TASK STATEMENT:
Revise the passage of the Neo4j primer that begins at "The biggest advantage" and stops after "and very perceptible.", swapping each "entities" for "objects".

DOCUMENT SEGMENT:
::::::::

Building A Recommender System In Machine Learning – A Primer : Part 2
Post Written By: Shubham Patidar, Devendra Lohar, Niraj Harwate, Pankaj Katkar and Vinay Dabhade.
In Part One of this post, you read about what is a recommender system in In Machine Learning, the different classes, and the steps involved in building one.
In this second and last post, we shall now talk about how to build a recommendation engine using the Neo4j a graph database management system.
What is Neo4j
Essentially, Neo4j is a graph database management system that also provides the necessary tools to visualize and draw out important insights from the graph database.
The biggest advantage of using a graph data model is that one does not have to connect the entities within the data using special properties such as foreign keys. In graph databases, it becomes very easy to understand the relations between the entities as the structure of the stored data is not so much structured, yet it is well organized and very perceptible.
Data alone does not drive your business. Decisions do. Speak to Our Experts to get a lowdown on how recommender system can help your business.
Imagine having a system on your computer that can create a database that is a replica of your business model that you drew on your management whiteboard? With Neo4j we can connect all the entities in a business with the help of the graph database model. This allows us to not only focus on the entities but also on the way these entities interact with each other, thus giving a better idea of the bigger picture.
The world that we live in today is a connected ecosystem, be it the business that you might be running, or even your Facebook account for that matter. All the entities that exist around us are connected in some way or the other through different relationships. Unlike other database management systems, graph databases represent the data in the form of nodes and edges. The nodes represent different entities in the data and the edges represent the relationships between them. This helps us to maintain and visualize the data in the most natural and normal version unless you are like someone like Neo from the movie Matrix. Let me give you an example.
Take a look at figure 1 and figure 2:
Basically, these two charts represent a hypothetical example with the following pieces of information:
Just by reading the text, one can easily make out that the entities are connected through some relationships. Now, let us consider the above two diagrams individually. To store the complete information from the text into relational tables we had to create a star schema representation.
However, there are some problems with this approach. First, it becomes difficult to populate all the tables with the given information, and if someone wishes to update any new information then that information needs to be updated on its respective dimension table as well. Whereas if you consider carrying out similar tasks in Neo4j then all you will need to do is write or create a statement in cipher for a respective node or a relationship. As far as updating any information on any node/relationship is concerned all one needs to do is write that information on that particular node/relationship only.
Moreover, as the amount of complexity in the data increases the amount of effort one needs to put into carrying out CRUD (Create, Read, Update, Delete) queries on the data also increases. For example, if we wish to write a query just to find out which people in the data are colleagues then in SQL the query would be:
select employer.employer, employee.name
from employee, employer
And in cypher the same could be achieved by writing:
match (p1:Person)==[:Works_at]==>(c1: company)<==[:Works_at]==(p2: Person)
Return p1, p2, c1.

::::::::

DATASET EXCERPTS:

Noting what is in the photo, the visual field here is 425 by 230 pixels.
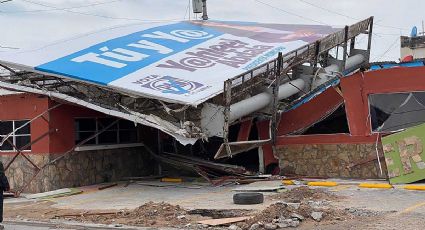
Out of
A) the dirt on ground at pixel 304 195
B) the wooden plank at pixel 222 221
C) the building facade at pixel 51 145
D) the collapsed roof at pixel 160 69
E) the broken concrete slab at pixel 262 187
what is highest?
the collapsed roof at pixel 160 69

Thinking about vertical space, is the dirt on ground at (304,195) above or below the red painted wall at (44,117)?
below

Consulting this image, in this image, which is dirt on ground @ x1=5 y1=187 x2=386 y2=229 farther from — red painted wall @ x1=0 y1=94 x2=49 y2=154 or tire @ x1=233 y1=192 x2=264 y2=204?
red painted wall @ x1=0 y1=94 x2=49 y2=154

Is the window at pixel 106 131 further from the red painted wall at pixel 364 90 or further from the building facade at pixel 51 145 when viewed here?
the red painted wall at pixel 364 90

::::::::

TASK OUTPUT:
The biggest advantage of using a graph data model is that one does not have to connect the objects within the data using special properties such as foreign keys. In graph databases, it becomes very easy to understand the relations between the objects as the structure of the stored data is not so much structured, yet it is well organized and very perceptible.